## Exercise goal
Rewrite all of the material below with every "woman's hair" replaced by "woman's head", keeping everything else unchanged.

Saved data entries
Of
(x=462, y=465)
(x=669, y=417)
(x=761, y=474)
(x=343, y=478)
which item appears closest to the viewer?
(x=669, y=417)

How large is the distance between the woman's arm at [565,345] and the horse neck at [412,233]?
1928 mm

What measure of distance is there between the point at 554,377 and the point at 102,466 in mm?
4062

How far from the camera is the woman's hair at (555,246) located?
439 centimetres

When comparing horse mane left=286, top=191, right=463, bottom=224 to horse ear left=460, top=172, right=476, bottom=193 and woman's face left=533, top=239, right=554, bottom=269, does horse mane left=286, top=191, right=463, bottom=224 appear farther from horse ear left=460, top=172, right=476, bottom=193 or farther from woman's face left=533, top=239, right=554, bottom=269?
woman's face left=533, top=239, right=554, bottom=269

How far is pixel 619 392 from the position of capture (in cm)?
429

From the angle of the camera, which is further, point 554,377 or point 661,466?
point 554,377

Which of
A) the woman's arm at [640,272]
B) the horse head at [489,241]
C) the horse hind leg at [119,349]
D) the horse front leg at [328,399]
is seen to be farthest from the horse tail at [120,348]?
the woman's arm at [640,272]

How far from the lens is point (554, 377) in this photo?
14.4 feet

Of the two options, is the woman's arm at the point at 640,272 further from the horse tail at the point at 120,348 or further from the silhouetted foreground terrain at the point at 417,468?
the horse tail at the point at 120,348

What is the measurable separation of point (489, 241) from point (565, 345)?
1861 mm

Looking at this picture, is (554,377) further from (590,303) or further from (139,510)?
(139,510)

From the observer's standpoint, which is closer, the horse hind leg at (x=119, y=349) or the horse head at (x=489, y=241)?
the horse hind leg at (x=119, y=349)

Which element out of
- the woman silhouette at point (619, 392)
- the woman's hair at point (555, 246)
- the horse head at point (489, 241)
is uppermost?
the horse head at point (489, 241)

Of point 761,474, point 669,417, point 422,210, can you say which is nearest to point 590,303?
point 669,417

## The result
Of
(x=462, y=465)
(x=669, y=417)
(x=761, y=474)
(x=343, y=478)
which item appears closest to the viewer?
(x=669, y=417)

How large is the distance between the woman's arm at [565,345] and the horse neck at [412,233]?
1928 mm

What measure of distance is there between the point at 554,377 and the point at 102,466 in mm?
4062

How far from the camera is the woman's head at (555,246) located?
439 centimetres

When comparing horse mane left=286, top=191, right=463, bottom=224 to horse ear left=460, top=172, right=476, bottom=193 and woman's face left=533, top=239, right=554, bottom=269, does horse mane left=286, top=191, right=463, bottom=224 appear farther from horse ear left=460, top=172, right=476, bottom=193 or farther from woman's face left=533, top=239, right=554, bottom=269?
woman's face left=533, top=239, right=554, bottom=269

How far is pixel 619 392 from the position of capture (in cm)?
429

From the angle of the camera, which is further, point 554,377 or point 661,466?
point 554,377

Which of
A) the woman's arm at [640,272]
B) the horse head at [489,241]
C) the horse hind leg at [119,349]
D) the horse front leg at [328,399]
is seen to be farthest from the horse tail at [120,348]?
the woman's arm at [640,272]

How far from the lens is point (554, 377) in this photo?
14.4 feet

Of the two options, is the woman's arm at the point at 640,272 further from the horse tail at the point at 120,348 or further from the silhouetted foreground terrain at the point at 417,468?
the horse tail at the point at 120,348

What is the measurable separation of point (489, 241) from point (565, 345)?
1861 mm

Looking at this picture, is (554,377) further from (590,303) or further from (139,510)?
(139,510)

From the observer's standpoint, which is closer, the horse hind leg at (x=119, y=349) or the horse head at (x=489, y=241)?
the horse hind leg at (x=119, y=349)

Which element out of
- the woman silhouette at point (619, 392)
- the woman's head at point (555, 246)
- the horse head at point (489, 241)
is uppermost?
the horse head at point (489, 241)

Of point 761,474, point 669,417, point 422,210, can you say which is nearest to point 590,303?
point 669,417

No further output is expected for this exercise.